On June 13, 2023, the Securities and Exchange Commission (“SEC”) published its Spring 2023 rulemaking agenda that delayed finalizing the proposed Cybersecurity Risk Management, Strategy, Governance, and Incident Disclosure rule for public companies and proposed rule on Cyber Risk Management for Investment Advisers, Registered Investment Companies and Business Development Companies until at least October 2023. The proposed rules were originally intended to be finalized in April 2023.
Cybersecurity Risk Management, Strategy, Governance, and Incident Disclosure rule for public companies. This is yet another delay for the SEC’s proposed rule for public companies, which was originally published in March 2022. Initially, the SEC sought public comment on the proposed rule through May 9, 2022, but then initiated an additional comment period from October 7, 2022 until November 1, 2022. The proposed rule included sweeping changes to its cybersecurity reporting rules for public companies, subject to the Security Exchange Act, as we previously highlighted. Among other prescriptive cybersecurity requirements, if enacted, the new rules would require covered public companies to:
- Report material cybersecurity incidents on Form 8-K within four business days of a materiality determination;
- Routinely update investors on such incidents in quarterly and annual reports; and
- Periodically disclose cyber-related governance information, including the board’s oversight and management’s implementation of cyber-related risk management policies and procedures.

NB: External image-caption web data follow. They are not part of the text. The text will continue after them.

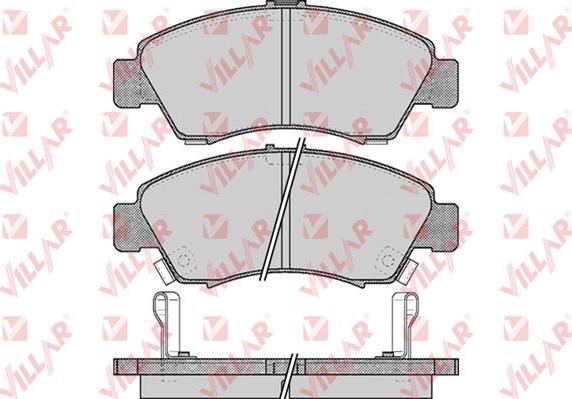 Villar 626.0558 - Kit pastiglie freno, Freno a disco autozon.pro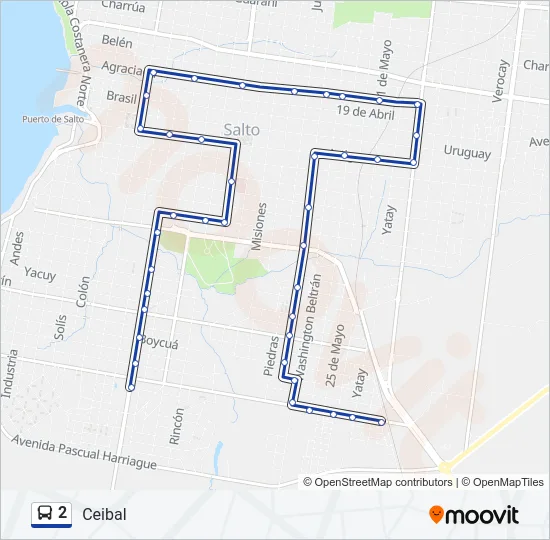 2 Bus Line Map
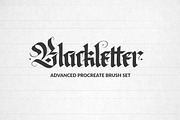 Blackletter Procreate Brushes, a Brush Add-On by Jake Rainis (Thumbnail 1 of 5)
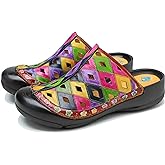 Riutiru Women's Handmade Vintage Ethnic Style Lambskin Sandals and Slippers - Fashion and lightweight Suitable for Any Occasion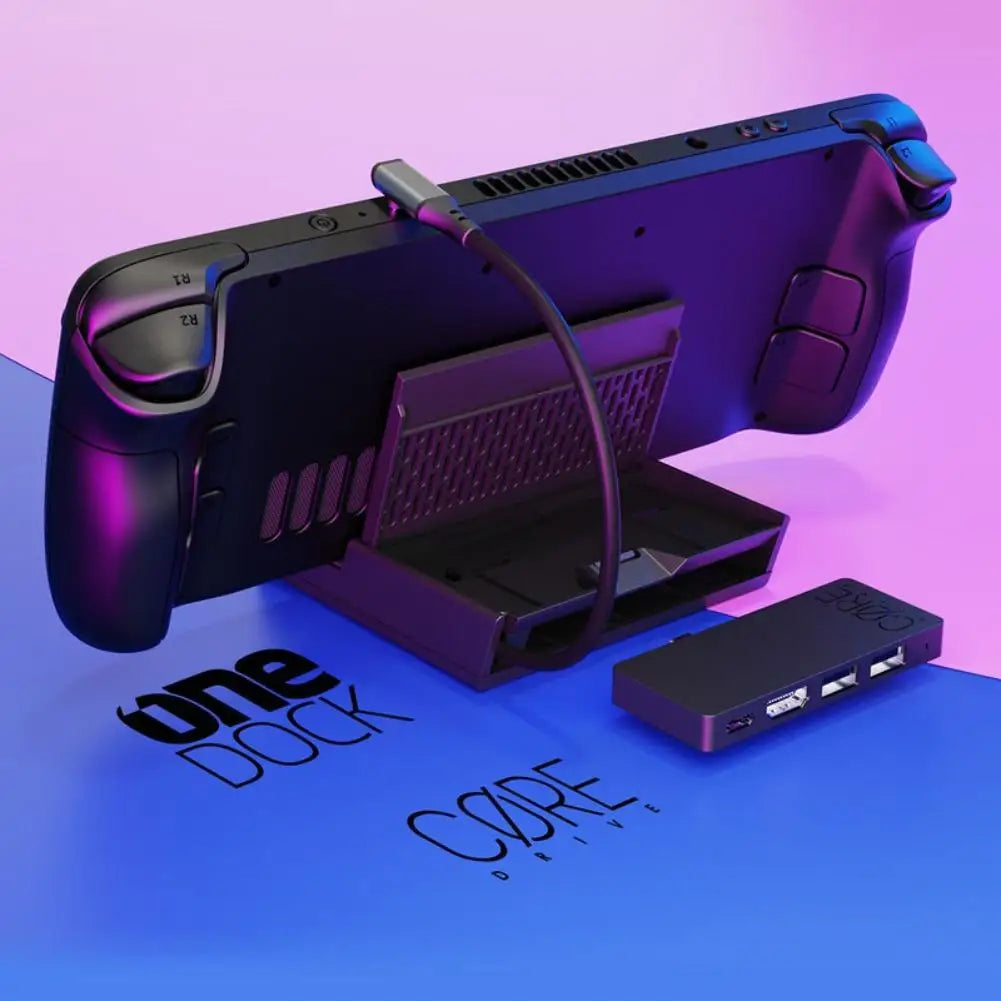 Modular USB-C Dock for Steam Deck, ROG Ally & Xbox Ally Gaming Console Dock QXL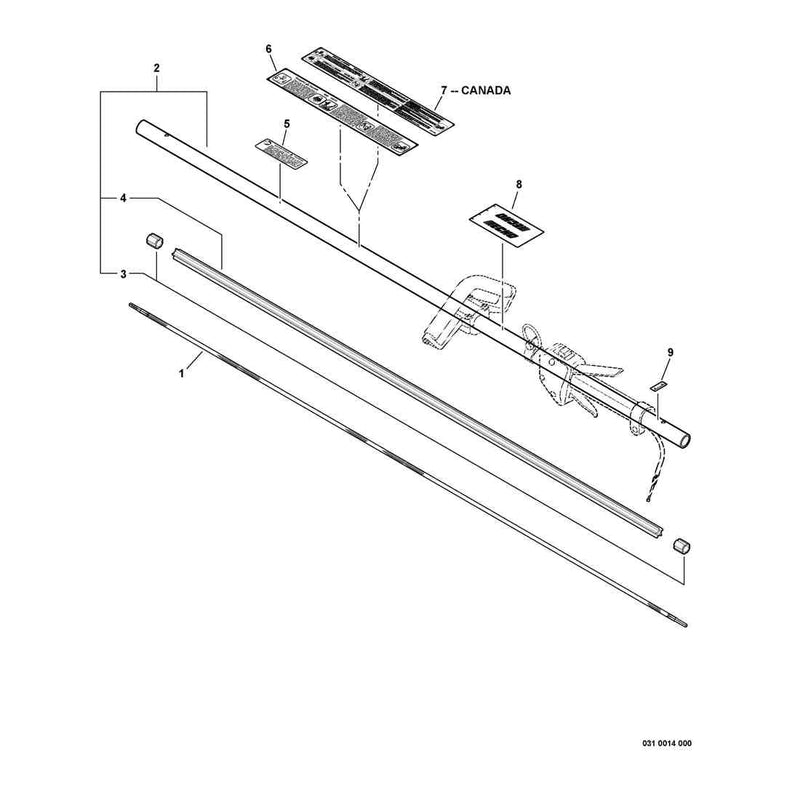 Main Pipe Assembly, Flexible Driveshaft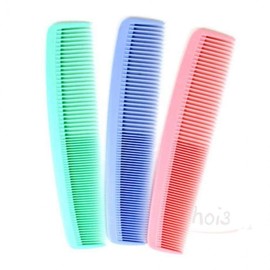 Hoy Pastel Hair Comb & Beauty Brush (Random Color) Cutting Comb 5ea
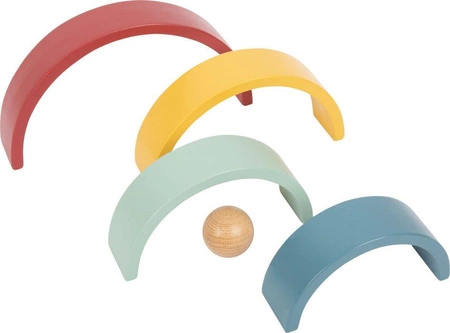 Tęcza motoryczna układanka drewniane klocki dla dzieci kolekcja Safari 12318 Small Foot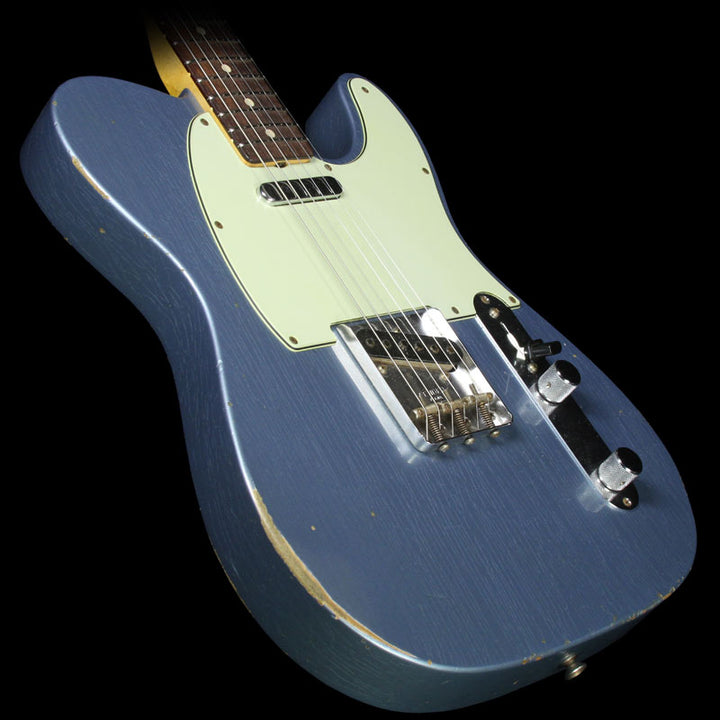 Used 2015 Fender Custom Shop Time Machine 1963 Telecaster Relic Electric Guitar Blue Ice Metallic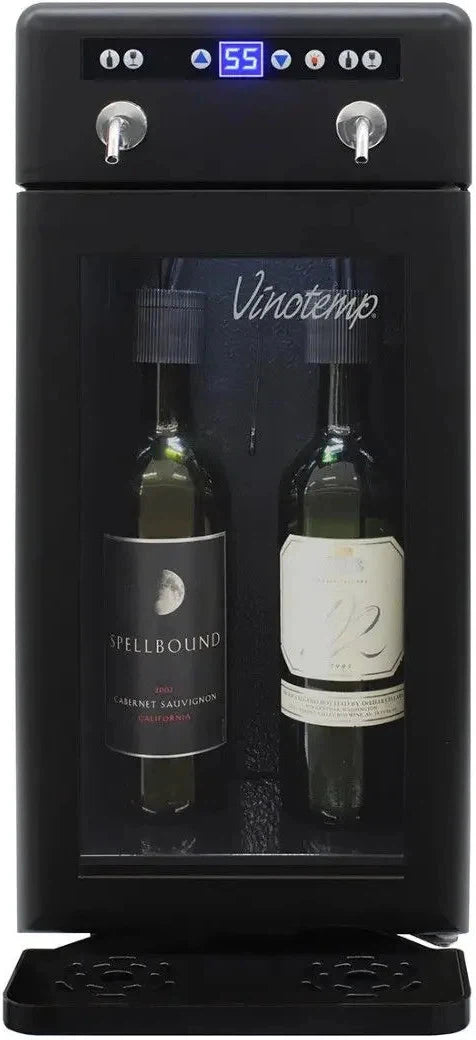 Vinotemp - 2 Bottle Wine Dispenser Black - VT‐WD002‐BLK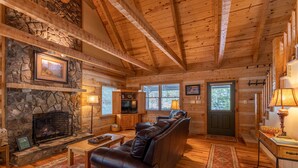 Unclassified image, 4 of 35, button - Hawksnest Cabin (Banner Elk)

Cyber Risk Management for Investment Advisers, Registered Investment Companies and Business Development Companies. The SEC originally proposed the Cyber Risk Management for Investment Advisers, Registered Investment Companies and Business Development Companies in February 2022, which stipulated that registered investment advisors and investment companies must, among other things:
- Adopt and implement documented, risk-based cybersecurity policies and procedures;
- Annually review and document the design and effectiveness of their cybersecurity program; and
- Report cyber incidents to the SEC within 48 hours of reasonably concluding that a cyber incident occurred.
The SEC is also expected to finalize three recently proposed cybersecurity requirements that (1) amends Regulation S-P, (2) amends Regulation SCI, and (3) establishes a new Cybersecurity Risk Management Rule for broker-dealers, clearing agencies and other SEC-regulated entities. These proposed rules have been pushed back even further, and are now slated for April 2024.
Alston & Bird’s Securities Litigation and Privacy, Cyber & Data Strategy teams continue to monitor developments of the SEC’s proposed Cybersecurity rules.